#### [Given task]
Pull out every line of the rows below that contains the string "inches", and copy each one in full.

[Task data start]

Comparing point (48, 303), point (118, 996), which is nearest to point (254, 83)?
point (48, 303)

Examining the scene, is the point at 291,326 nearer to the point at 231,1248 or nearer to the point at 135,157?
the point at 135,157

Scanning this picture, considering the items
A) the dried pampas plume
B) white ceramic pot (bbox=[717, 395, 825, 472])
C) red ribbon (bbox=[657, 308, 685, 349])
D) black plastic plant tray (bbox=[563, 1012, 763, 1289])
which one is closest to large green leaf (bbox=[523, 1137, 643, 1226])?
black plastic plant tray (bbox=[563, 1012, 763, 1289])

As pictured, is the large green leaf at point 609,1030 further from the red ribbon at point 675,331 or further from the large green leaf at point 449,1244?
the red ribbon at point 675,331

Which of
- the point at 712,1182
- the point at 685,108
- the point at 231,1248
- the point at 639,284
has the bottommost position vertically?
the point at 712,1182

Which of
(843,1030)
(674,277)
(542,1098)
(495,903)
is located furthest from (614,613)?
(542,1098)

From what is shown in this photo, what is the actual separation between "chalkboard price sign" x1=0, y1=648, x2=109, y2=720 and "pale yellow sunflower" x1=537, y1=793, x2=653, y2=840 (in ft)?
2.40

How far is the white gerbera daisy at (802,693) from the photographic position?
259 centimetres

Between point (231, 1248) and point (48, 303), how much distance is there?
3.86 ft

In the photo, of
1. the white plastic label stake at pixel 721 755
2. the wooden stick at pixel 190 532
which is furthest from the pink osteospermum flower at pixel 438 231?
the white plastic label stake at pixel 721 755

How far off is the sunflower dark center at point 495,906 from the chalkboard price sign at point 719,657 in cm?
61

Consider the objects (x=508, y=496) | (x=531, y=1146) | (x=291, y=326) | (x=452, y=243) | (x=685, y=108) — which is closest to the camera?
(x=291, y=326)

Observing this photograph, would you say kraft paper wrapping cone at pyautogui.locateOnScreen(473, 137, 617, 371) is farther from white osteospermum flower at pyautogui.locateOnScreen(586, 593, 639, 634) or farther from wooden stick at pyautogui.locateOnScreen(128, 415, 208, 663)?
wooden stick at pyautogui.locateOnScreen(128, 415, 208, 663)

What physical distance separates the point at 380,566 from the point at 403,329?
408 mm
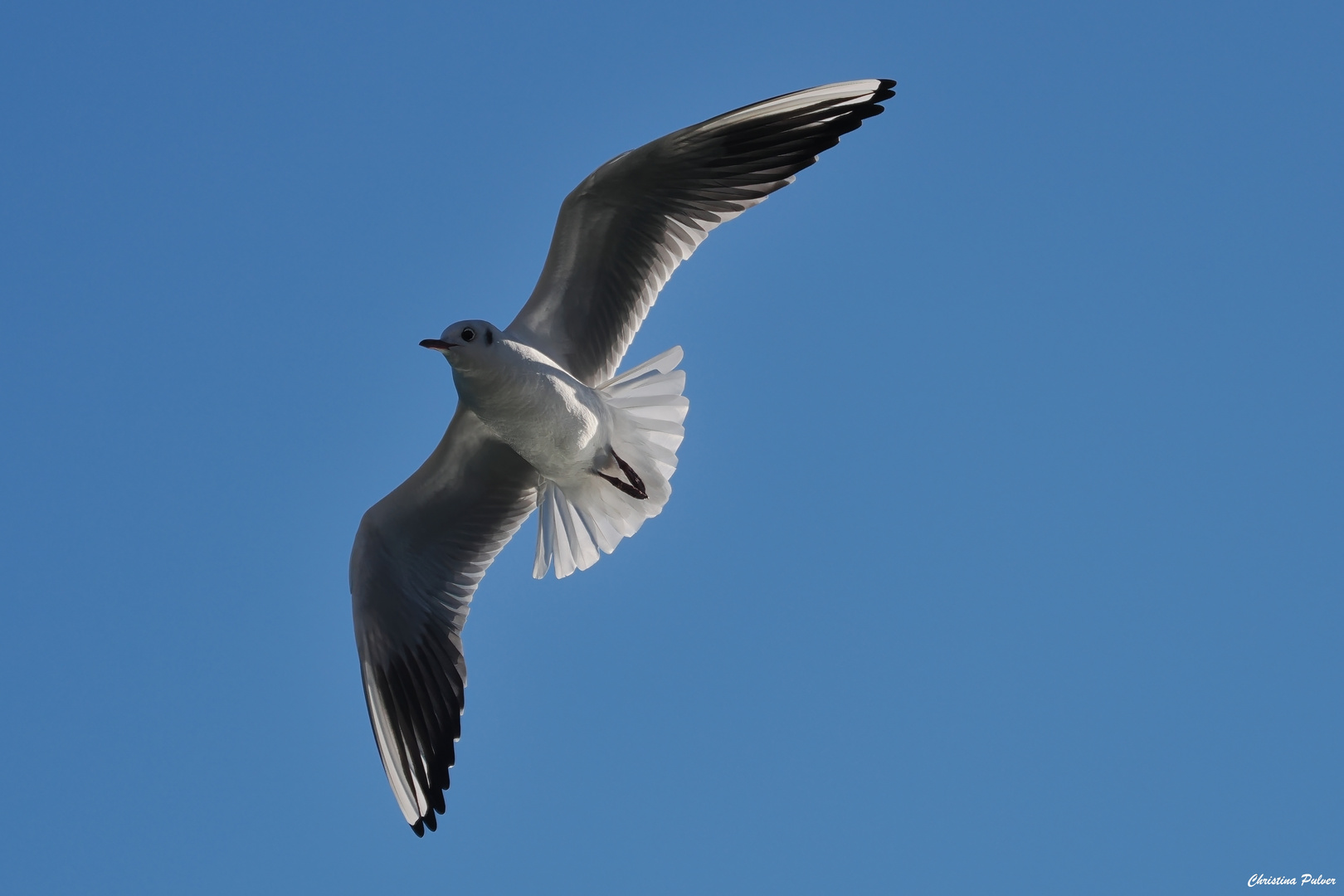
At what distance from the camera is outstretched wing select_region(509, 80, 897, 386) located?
21.3 ft

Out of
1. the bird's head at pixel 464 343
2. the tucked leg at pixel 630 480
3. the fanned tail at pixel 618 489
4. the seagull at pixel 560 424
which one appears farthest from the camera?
the tucked leg at pixel 630 480

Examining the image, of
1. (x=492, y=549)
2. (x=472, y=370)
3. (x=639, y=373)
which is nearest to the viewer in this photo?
(x=472, y=370)

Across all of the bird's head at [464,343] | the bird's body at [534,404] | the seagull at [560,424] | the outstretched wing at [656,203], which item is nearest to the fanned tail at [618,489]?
the seagull at [560,424]

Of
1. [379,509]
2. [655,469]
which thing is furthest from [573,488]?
[379,509]

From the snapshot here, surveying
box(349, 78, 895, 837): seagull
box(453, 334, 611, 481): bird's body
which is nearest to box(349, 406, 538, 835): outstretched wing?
box(349, 78, 895, 837): seagull

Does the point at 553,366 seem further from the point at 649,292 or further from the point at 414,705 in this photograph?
the point at 414,705

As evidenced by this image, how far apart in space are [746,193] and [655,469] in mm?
1438

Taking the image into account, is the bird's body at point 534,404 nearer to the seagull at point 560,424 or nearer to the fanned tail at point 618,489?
the seagull at point 560,424

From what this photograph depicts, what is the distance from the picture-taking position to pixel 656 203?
6684mm

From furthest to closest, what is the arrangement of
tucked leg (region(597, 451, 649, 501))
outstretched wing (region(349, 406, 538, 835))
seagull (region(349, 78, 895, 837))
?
outstretched wing (region(349, 406, 538, 835))
tucked leg (region(597, 451, 649, 501))
seagull (region(349, 78, 895, 837))

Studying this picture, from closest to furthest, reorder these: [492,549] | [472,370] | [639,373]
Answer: [472,370] → [639,373] → [492,549]

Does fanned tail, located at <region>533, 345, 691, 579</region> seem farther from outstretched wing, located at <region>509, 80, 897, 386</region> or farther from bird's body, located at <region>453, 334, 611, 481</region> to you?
outstretched wing, located at <region>509, 80, 897, 386</region>

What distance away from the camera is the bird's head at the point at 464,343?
20.5 ft

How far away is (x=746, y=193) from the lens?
21.8 ft
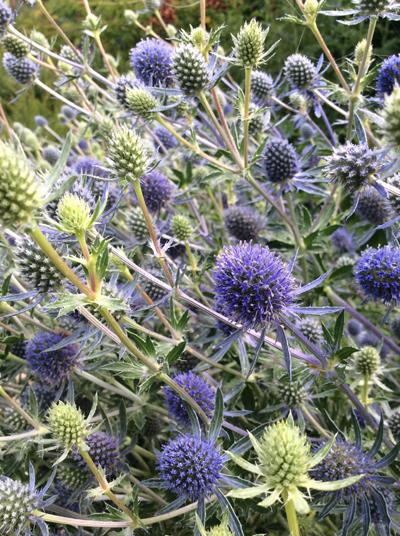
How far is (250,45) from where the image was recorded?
79.7 inches

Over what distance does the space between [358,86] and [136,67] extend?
3.80 feet

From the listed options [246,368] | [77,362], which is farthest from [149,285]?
[246,368]

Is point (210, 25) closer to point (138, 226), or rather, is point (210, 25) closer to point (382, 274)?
point (138, 226)

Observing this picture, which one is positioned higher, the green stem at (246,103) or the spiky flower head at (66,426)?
the green stem at (246,103)

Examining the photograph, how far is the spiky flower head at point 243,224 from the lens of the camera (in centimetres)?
266

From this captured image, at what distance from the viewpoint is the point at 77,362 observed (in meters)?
2.10

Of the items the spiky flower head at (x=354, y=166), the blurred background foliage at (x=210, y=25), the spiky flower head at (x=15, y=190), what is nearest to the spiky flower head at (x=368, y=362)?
the spiky flower head at (x=354, y=166)

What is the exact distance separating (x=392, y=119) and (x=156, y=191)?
157cm

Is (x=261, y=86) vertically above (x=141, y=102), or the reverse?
(x=141, y=102)

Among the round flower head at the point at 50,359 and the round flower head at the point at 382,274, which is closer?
the round flower head at the point at 382,274

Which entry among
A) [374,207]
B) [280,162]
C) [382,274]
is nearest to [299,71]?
[280,162]

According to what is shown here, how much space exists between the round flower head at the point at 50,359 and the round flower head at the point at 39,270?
37cm

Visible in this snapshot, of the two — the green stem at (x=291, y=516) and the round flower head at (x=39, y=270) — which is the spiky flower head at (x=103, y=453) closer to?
the round flower head at (x=39, y=270)

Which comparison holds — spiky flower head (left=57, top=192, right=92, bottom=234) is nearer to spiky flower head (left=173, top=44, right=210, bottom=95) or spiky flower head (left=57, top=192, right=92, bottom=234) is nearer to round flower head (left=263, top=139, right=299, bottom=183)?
spiky flower head (left=173, top=44, right=210, bottom=95)
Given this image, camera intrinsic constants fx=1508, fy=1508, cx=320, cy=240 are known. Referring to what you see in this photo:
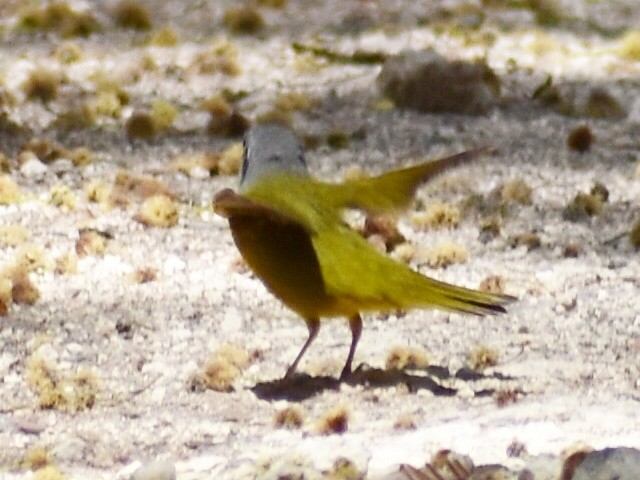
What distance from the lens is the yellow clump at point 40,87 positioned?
249 inches

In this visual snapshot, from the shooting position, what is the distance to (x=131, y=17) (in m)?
7.68

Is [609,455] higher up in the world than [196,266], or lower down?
higher up

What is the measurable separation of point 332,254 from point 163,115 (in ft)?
8.81

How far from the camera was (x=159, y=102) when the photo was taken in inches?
242

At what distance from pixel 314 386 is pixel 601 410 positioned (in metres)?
0.73

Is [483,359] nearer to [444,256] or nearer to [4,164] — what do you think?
[444,256]

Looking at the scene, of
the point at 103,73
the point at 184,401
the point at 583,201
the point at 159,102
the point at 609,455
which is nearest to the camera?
the point at 609,455

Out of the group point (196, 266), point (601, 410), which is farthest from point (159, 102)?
point (601, 410)

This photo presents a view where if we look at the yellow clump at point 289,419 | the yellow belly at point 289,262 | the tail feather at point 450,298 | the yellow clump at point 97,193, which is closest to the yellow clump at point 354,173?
the yellow clump at point 97,193

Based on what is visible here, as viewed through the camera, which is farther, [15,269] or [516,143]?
[516,143]

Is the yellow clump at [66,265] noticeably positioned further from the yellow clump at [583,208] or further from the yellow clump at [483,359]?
the yellow clump at [583,208]

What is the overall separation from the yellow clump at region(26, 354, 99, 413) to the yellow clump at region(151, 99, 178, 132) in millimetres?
2400

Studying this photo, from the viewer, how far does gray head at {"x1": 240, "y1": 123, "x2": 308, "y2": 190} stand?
380 cm

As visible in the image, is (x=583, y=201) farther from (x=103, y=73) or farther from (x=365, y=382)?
(x=103, y=73)
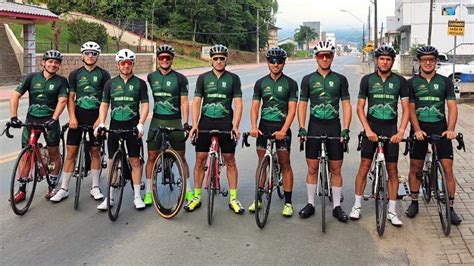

[Task data end]

#### [Response to this exercise]
79.7 inches
249 inches
How far from the camera was (x=159, y=102) when the photo was taken in inches?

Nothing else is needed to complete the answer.